No. There is a plastic bung in the base of the arm, same one used on all current Rega arms. which is held in by a single grub screw. Remove the screw and the bung slides out revealing the solder joins on the back of it where the outer and inner cables are joined. It's easy to unsolder those and remove the outer cable. Audio Origami and others can fit new outer cables if you don't fancy doing it yourself.
It's worth noting that Rega, Linn, Audio Origami and pretty much every other tonearm manufacturer use different external and internal cables. I've spoken to Johnnie and about this and he explained that, in his opinion, single cable runs are stupid. There are several reasons.
The demands on each cable are sufficiently different that one cable is worse than two. One of the most important aspects of the inner cable is that is does not restrict the movement of the arm. On high-performance arms one of the main advances is the use of very carefully adjusted high quality bearings. The inner cable has to be very thin and flexible or it can impede that free movement. The outer cable wants to be more robust and a better, thicker conductor can be used as you're not constrained by the need to be super flexible.
If you look at the wire used in single-wire kits it's a compromise as there is no way you could use the internal wire in an RB2000/3000 all the way to the amp. It's far too thin, take a look in the gap between the arm and the bearing boss and you'll see it. So your super duper new cable is going to undo all the work Rega did getting the bearings as good as they can be. The arm will work, but not at the level it's designed to. Your internal cable is too thick.
Which leads onto the next point. If you fit the new cable yourself, the chances of you getting it dressed correctly so that it does not negatively effect the movement of the arm is close to zero. If you just pull the new cable through with the old one I'd say it is zero.
The internal cable has to be positioned very carefully so that the arm is totally free to move in all directions. It is not pulled tight inside the arm, there is a loop of cable just above the exit point on the arm tube. Also, there are rubber grommets in the arm pillar which hold the cable central and allow the top section of the cable to swing back and forwards. Pulling a cable through there is going to move those grommets, it might pull them out altogether. Without tools and taking the arm apart you're not getting them back in the right place, if you even know what that is?

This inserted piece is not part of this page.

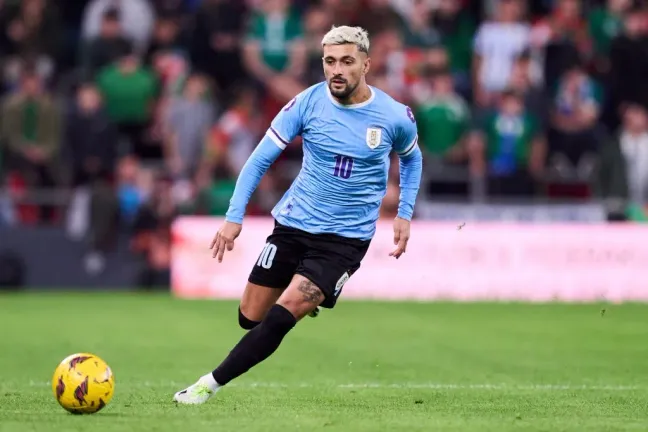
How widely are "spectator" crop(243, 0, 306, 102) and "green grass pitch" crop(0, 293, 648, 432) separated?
3656 millimetres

And the whole point of this is what? To remove one or two solder joins from the signal chain? Your amplifier and digital kit probably have hundreds in them! If they were really such a disaster don't you think that all tonearm manufacturers would use single cable runs? They could, couldn't they? In fact many are complete idiots as they use plug connections at the base of the arms. The fools. Know they nothing?
I'm not saying that you cannot find a cable that is better than the one fitted out of the box, certainty on lower end arms. But the cable on an RB3000 is going to be pretty ok. I'd imagine any improvement you can find will be marginal if anything and you could make the arm worse.